Hunderte von Flüchtlingen verdankten Hudal ihre Flucht, neben den Topverbrechern Eichmann, Priebke und Schwammberger (s. Kasten) auch der „Henker von Riga“, Eduard Roschmann, der in Forsyths Roman „Die Akte Odessa“ als Kopf der „Odessa“ auftritt, Franz Stangl, der als Kommandant der Vernichtungslager von Treblinka und Sobibor den Tod von 400 000 Menschen zu verantworten hatte, sowie der höchstdekorierte Soldat der Wehrmacht und bekennende Nazi, Fliegeroberst Hans-Ulrich Rudel. Letzterer erinnerte sich noch Jahre später in den wärmsten Worten an Hudal, der „das rasende Verlangen der Sieger nach Rache und Vergeltung wirksam vereitelt“ habe.

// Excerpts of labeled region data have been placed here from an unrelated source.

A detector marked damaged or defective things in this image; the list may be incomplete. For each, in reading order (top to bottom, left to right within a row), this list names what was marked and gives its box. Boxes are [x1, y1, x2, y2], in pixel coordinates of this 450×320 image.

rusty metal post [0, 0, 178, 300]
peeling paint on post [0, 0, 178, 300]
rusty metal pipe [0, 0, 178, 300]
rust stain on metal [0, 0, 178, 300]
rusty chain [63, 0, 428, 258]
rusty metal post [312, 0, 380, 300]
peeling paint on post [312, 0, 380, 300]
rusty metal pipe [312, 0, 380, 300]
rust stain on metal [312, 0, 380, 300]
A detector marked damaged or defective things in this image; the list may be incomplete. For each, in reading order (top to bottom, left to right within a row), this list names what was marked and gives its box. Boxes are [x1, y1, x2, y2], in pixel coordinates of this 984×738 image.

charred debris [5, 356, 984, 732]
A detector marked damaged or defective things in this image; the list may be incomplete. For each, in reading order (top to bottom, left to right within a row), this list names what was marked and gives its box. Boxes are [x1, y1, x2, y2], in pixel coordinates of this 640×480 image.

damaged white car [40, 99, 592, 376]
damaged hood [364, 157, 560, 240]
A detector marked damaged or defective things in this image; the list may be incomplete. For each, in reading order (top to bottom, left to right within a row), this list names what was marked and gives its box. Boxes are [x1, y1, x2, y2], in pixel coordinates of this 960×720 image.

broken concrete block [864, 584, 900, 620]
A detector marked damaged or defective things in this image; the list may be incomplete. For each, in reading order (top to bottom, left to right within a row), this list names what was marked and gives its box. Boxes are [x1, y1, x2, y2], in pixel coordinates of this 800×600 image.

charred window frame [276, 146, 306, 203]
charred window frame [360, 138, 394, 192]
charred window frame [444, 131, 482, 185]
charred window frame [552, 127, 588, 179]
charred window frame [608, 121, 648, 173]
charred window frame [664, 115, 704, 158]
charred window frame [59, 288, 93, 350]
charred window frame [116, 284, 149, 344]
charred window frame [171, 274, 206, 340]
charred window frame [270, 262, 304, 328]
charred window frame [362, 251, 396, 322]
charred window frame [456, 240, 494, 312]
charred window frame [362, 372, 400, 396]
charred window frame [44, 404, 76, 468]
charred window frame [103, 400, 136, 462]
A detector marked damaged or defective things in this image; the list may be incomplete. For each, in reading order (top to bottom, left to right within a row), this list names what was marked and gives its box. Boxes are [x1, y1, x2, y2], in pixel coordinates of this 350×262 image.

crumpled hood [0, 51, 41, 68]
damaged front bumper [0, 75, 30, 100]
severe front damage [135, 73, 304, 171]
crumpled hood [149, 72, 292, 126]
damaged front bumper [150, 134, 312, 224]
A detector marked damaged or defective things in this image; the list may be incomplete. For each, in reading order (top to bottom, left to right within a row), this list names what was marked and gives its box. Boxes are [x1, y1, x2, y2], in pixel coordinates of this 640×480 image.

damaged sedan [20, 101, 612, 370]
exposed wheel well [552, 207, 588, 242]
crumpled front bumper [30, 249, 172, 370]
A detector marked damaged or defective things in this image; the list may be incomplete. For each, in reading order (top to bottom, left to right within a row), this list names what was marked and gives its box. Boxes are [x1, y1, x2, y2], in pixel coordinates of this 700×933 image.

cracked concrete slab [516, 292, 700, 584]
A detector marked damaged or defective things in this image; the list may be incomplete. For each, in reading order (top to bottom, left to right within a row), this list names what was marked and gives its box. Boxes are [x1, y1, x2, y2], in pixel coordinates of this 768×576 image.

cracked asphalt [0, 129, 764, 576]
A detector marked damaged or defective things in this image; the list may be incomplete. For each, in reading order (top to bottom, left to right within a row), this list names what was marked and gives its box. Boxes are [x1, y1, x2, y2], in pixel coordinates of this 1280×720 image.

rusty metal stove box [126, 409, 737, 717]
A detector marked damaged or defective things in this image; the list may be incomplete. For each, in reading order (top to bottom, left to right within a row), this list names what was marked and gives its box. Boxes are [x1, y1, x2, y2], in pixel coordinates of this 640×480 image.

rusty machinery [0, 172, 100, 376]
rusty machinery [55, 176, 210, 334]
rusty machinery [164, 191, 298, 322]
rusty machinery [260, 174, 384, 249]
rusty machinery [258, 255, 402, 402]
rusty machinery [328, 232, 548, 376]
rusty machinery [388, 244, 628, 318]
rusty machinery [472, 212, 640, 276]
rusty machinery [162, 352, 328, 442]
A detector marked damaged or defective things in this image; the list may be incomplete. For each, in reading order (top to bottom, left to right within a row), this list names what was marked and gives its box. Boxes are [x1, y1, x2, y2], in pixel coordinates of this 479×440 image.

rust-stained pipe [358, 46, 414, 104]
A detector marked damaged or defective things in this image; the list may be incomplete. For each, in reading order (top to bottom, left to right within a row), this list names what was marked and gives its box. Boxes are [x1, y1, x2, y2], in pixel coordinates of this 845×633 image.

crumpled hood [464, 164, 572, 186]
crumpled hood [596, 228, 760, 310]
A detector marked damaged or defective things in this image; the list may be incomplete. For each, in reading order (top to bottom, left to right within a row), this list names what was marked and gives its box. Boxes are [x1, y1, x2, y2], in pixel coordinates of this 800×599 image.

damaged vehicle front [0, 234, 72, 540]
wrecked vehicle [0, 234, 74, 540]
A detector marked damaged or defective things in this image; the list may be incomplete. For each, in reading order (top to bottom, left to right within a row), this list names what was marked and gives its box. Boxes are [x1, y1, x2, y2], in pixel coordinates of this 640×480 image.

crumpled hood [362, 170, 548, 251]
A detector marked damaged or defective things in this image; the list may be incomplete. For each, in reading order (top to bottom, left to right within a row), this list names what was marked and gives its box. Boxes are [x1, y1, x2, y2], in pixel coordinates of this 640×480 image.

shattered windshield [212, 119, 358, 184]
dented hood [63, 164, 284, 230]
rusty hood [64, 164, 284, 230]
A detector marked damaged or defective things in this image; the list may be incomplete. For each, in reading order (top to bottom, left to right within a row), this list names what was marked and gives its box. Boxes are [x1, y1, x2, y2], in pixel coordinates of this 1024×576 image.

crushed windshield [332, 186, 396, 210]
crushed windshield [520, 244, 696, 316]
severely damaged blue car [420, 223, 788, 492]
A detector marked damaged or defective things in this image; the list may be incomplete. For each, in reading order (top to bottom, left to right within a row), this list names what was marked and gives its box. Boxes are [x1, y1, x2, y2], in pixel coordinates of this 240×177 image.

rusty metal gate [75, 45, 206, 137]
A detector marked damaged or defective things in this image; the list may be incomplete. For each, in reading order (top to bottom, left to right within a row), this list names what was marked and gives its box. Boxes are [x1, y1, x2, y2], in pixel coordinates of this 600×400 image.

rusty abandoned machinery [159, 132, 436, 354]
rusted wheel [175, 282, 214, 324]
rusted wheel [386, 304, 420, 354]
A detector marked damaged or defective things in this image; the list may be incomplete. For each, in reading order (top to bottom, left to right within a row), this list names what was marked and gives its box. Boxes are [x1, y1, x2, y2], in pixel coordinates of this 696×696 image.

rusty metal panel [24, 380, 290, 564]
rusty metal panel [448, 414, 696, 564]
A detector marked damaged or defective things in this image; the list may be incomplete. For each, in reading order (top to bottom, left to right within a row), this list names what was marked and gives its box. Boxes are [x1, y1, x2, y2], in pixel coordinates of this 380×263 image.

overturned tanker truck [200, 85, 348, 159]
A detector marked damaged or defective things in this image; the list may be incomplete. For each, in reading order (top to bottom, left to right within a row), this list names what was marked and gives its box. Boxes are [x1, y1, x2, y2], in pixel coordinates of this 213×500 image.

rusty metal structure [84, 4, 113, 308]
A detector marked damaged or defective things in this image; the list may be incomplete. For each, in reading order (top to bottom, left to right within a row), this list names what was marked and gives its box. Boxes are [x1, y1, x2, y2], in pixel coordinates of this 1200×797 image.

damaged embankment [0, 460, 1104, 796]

Es ist bis heute Gegenstand einer hitzig geführten Kontroverse, ob Papst Pius XII. in das Nazifluchthilfenetzwerk involviert war. Unstrittig ist, dass er sich persönlich bei den Alliierten für die von Draganovic protegierten kroatischen Kriegsverbrecher einsetzte, um sie vor der Auslieferung an Jugoslawien zu retten. Er attestierte den Ustascha-Generälen Vladimir Kren und Ante Moskov, „standhaft für die Anwendung humanitärer Prinzipien eingetreten zu sein“. Pius XII. verwandte sich zudem für zum Tode verurteilte Massenmörder wie Otto Ohlendorf, der als Führer der Einsatzgruppe D die Ermordung von 90 000 Juden befahl, oder Oswald Pohl, der als Chef des SS-Wirtschaftsverwaltungshauptamtes für die Verwaltung der Konzentrationslager verantwortlich war.